| Part of a data file |
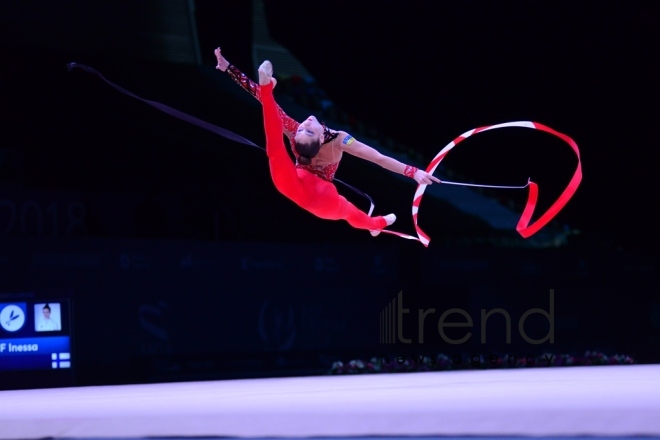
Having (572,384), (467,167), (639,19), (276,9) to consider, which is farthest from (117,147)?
(639,19)

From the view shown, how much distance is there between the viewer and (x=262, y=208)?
29.6 feet

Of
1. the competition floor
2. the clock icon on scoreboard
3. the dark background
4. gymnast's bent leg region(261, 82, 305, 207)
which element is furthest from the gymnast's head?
the clock icon on scoreboard

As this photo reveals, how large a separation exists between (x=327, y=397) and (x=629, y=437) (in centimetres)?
173

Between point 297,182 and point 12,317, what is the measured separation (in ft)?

| Problem description |
Reproduce the entire listing above word for word, omitting the pictures.

| Task answer |
Having (572,384), (467,167), (639,19), (276,9) to consider, which is farthest from (117,147)?
(639,19)

From the view shown, how much distance is there between the viewer and (x=262, y=208)?
29.6 feet

Of
1. the competition floor
2. the clock icon on scoreboard
3. the dark background
4. gymnast's bent leg region(261, 82, 305, 207)
which element is furthest from the gymnast's head?
the clock icon on scoreboard

As this photo reveals, how large a separation exists between (x=327, y=397) and (x=629, y=437) (in centimetres)?
173

Between point 297,182 and point 12,317, what is the measured separation (in ft)?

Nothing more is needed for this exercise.